As far as the OpenCL specification is concerned, you only have guarantees that a program binary can be re-used on the same device on which it was created.

In reality, the binaries that are returned by many OpenCL implementations are compatible with a wider range of devices available from that same vendor. For example, NVIDIA return PTX when you request binaries from their implementation, which is a reasonably high level intermediate representation (i.e. not native instructions). This is certainly compatible with other devices using the same architecture on which it was created (e.g. all GK110 devices, or all GF104 devices), and quite likely to be portable across a range of other NVIDIA GPU architectures too. Other vendors also return various types of intermediate representation (usually LLVM IR based) that allow this kind of binary compatibility.

So yes, you can probably re-use binaries across different devices that have the same architecture, but you'll really just have to try it and see. You could always implement a scheme that tries to use the binary and it that fails resort back to the source code.

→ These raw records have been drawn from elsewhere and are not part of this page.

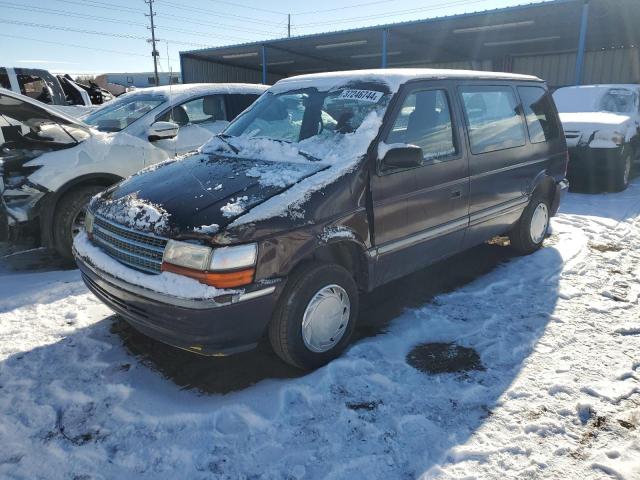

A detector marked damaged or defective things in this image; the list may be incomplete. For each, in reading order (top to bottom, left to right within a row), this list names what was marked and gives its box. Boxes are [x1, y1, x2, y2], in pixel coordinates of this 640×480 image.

damaged white car [0, 84, 264, 260]
damaged white car [552, 84, 636, 191]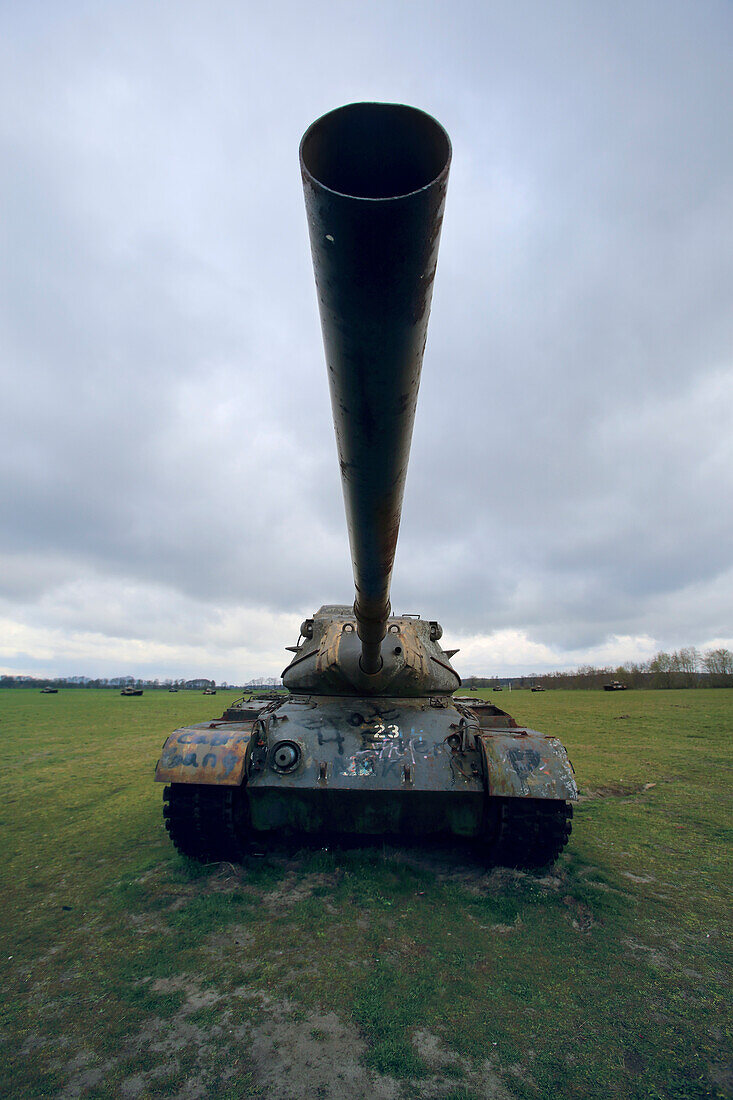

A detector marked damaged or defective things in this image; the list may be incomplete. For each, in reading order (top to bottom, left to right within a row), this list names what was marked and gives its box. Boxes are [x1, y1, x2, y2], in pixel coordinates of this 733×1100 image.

rusty military tank [154, 101, 576, 872]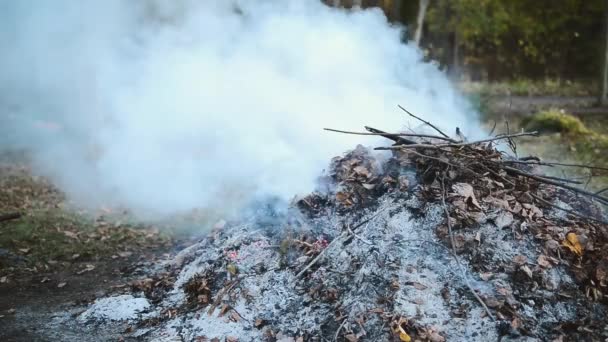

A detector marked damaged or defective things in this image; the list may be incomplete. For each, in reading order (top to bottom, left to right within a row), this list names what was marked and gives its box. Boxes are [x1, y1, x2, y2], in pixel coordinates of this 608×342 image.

charred stick [396, 105, 454, 141]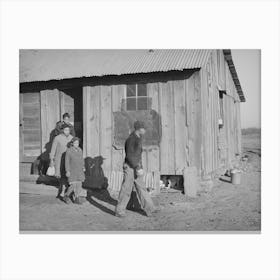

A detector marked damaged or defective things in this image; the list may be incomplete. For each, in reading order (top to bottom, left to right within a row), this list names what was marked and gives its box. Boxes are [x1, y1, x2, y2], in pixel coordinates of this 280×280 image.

rusted tin roof sheet [19, 49, 211, 83]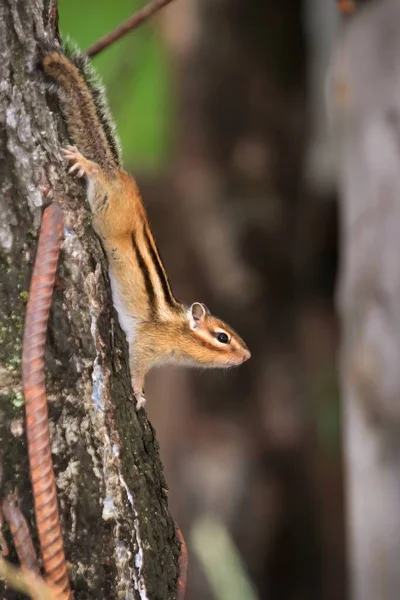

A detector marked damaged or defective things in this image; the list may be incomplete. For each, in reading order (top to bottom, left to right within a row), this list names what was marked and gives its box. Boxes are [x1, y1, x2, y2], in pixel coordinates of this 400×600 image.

rusty metal rod [22, 203, 72, 600]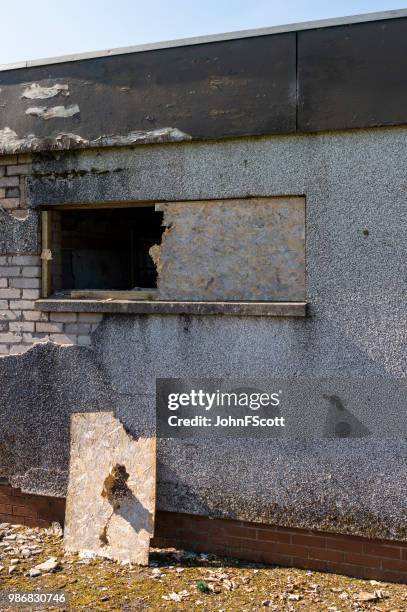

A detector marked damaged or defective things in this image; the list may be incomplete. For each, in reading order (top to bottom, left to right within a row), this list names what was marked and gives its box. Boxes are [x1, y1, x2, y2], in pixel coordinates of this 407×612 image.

white peeling paint [21, 82, 69, 99]
peeling plaster [21, 83, 69, 100]
white peeling paint [25, 104, 80, 120]
peeling plaster [25, 104, 80, 120]
peeling plaster [0, 125, 192, 154]
damaged board edge [0, 126, 193, 155]
broken window [40, 206, 163, 298]
damaged building wall [0, 128, 406, 540]
damaged board edge [64, 412, 155, 564]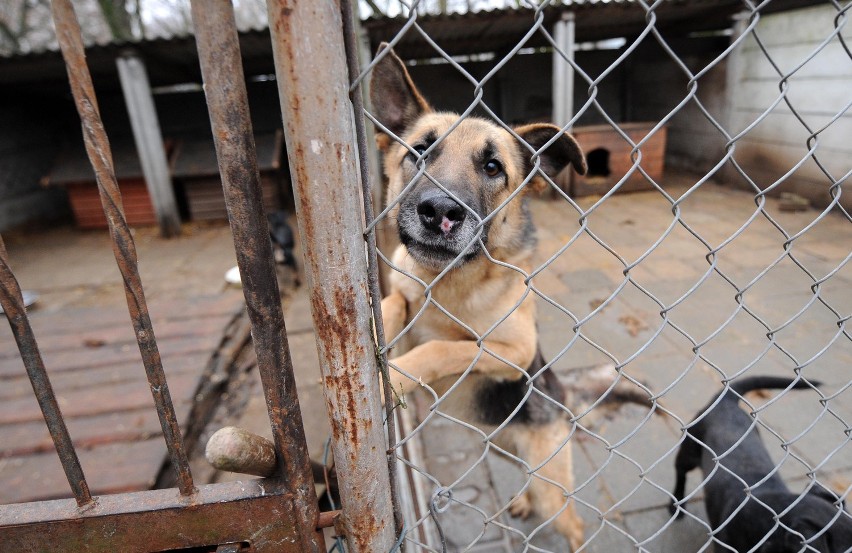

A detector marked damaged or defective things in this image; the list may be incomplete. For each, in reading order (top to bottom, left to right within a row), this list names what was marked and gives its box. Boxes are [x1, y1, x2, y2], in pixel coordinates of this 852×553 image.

rusted gate frame [0, 1, 362, 548]
rusty metal gate [0, 1, 400, 552]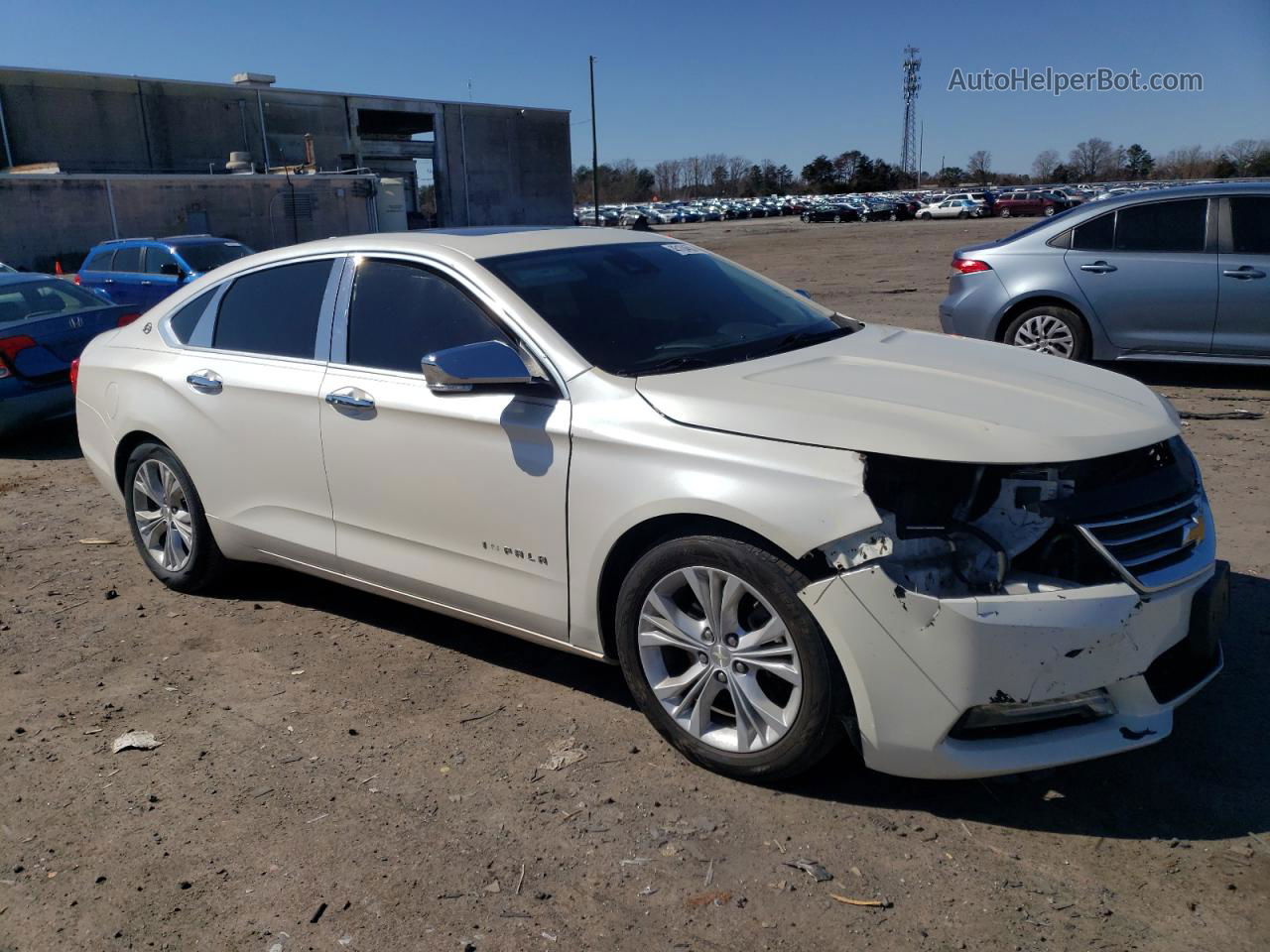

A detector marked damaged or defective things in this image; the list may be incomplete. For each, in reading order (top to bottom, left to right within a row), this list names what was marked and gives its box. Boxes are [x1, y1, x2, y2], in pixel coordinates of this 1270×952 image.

front-end collision damage [798, 438, 1222, 781]
crumpled bumper [798, 563, 1222, 777]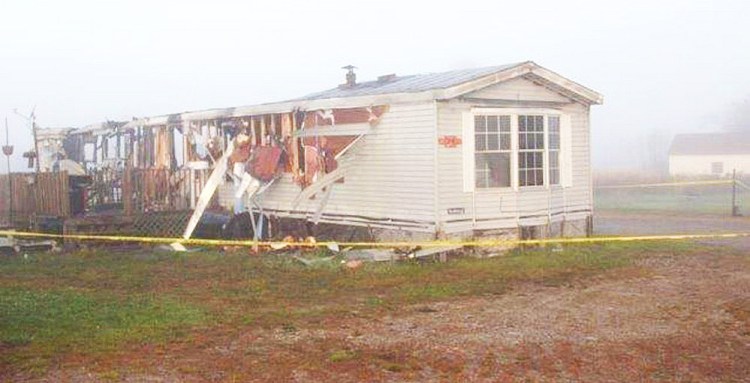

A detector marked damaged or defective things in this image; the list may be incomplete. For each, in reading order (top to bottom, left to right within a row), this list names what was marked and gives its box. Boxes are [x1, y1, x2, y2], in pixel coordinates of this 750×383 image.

burned mobile home [11, 62, 604, 243]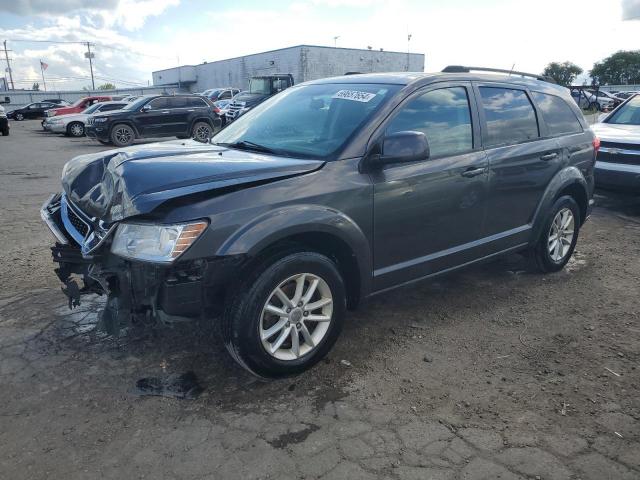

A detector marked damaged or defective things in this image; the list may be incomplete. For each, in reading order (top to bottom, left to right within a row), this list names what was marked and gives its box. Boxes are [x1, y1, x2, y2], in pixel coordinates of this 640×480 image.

front-end damage [42, 190, 242, 334]
broken headlight [110, 221, 208, 262]
crumpled hood [61, 138, 324, 222]
damaged dodge journey [42, 67, 596, 376]
cracked asphalt [1, 121, 640, 480]
crumpled hood [592, 123, 640, 143]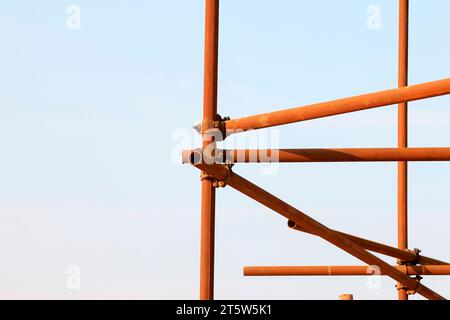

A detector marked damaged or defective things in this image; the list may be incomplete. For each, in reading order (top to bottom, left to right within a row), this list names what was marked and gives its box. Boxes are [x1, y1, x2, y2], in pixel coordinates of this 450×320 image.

rusty orange scaffolding [185, 0, 448, 300]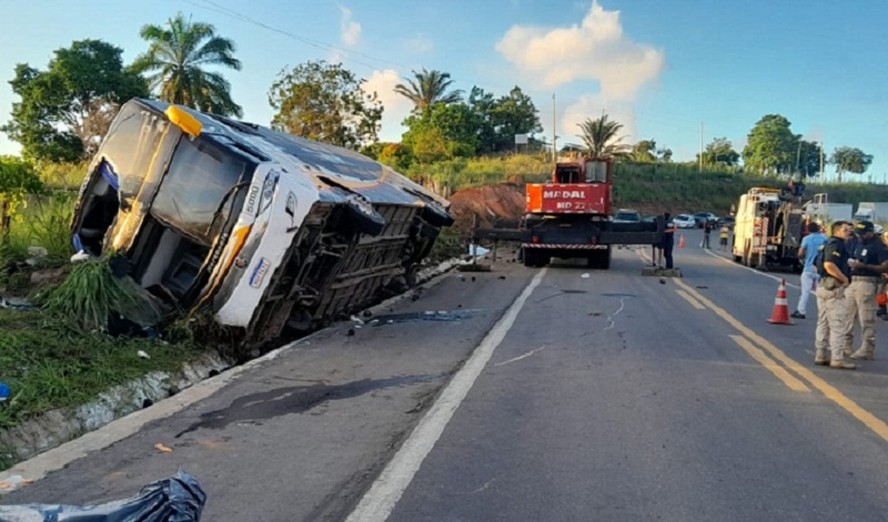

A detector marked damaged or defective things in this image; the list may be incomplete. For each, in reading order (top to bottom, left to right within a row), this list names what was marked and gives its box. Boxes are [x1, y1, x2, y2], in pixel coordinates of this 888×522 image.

overturned white bus [73, 98, 454, 346]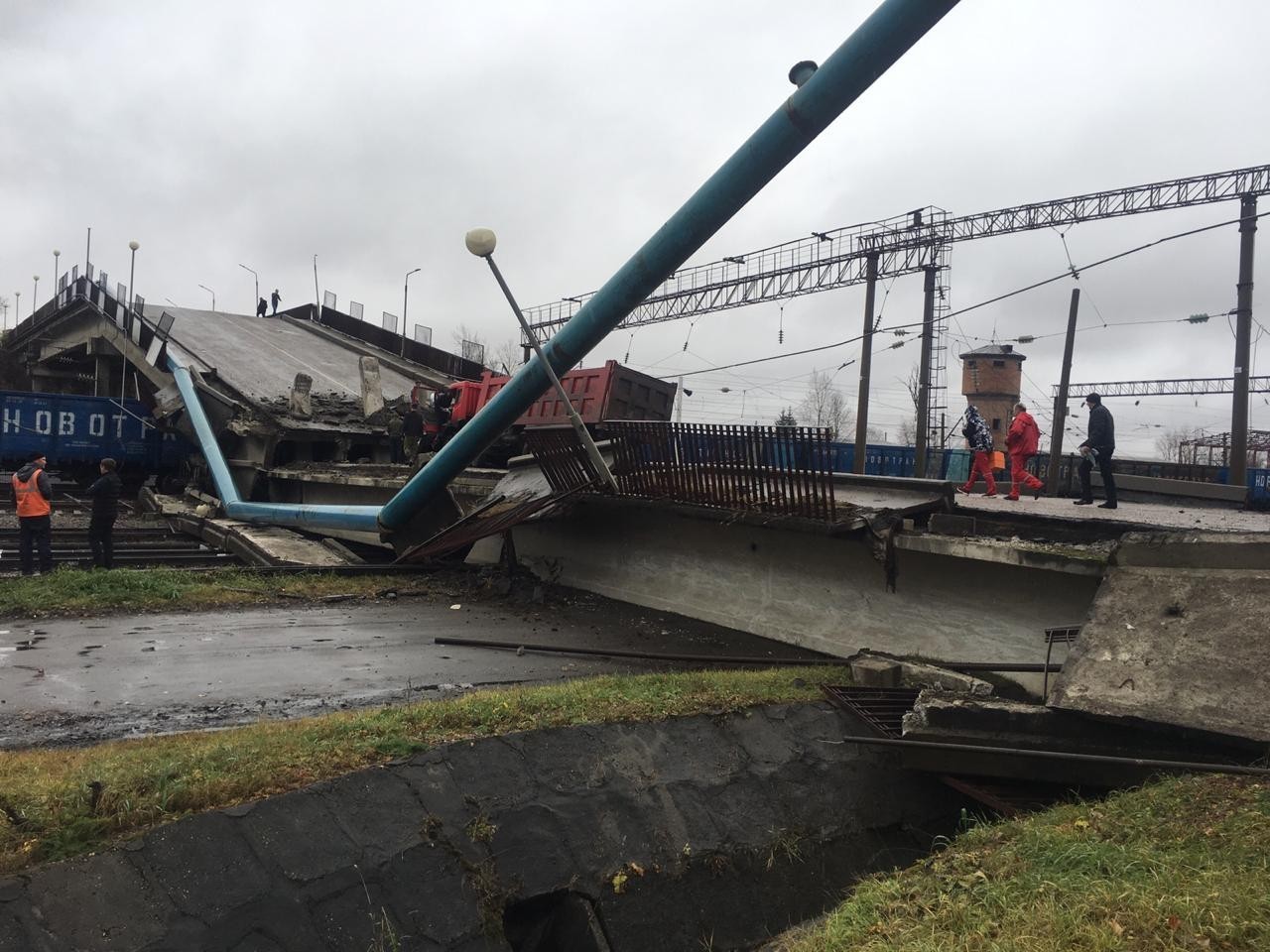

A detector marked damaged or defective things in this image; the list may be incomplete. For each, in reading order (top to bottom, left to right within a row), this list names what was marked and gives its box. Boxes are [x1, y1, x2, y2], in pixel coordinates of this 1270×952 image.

bent blue pipe [381, 0, 954, 533]
bent blue pipe [171, 357, 383, 537]
broken concrete slab [1046, 563, 1270, 751]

In the future, we will hopefully see a large number of vendors supporting the recently ratified SPIR specification, which is a platform-portable intermediate representation for OpenCL device programs. This would allow you to generate binaries that are not only compatible with devices from a single vendor's architecture, but also across devices from many other vendors that also support SPIR. There would clearly be some remaining compilation overhead to lower SPIR to the native instruction set, but this should still result in significant speed-ups compared to compiling raw OpenCL C code.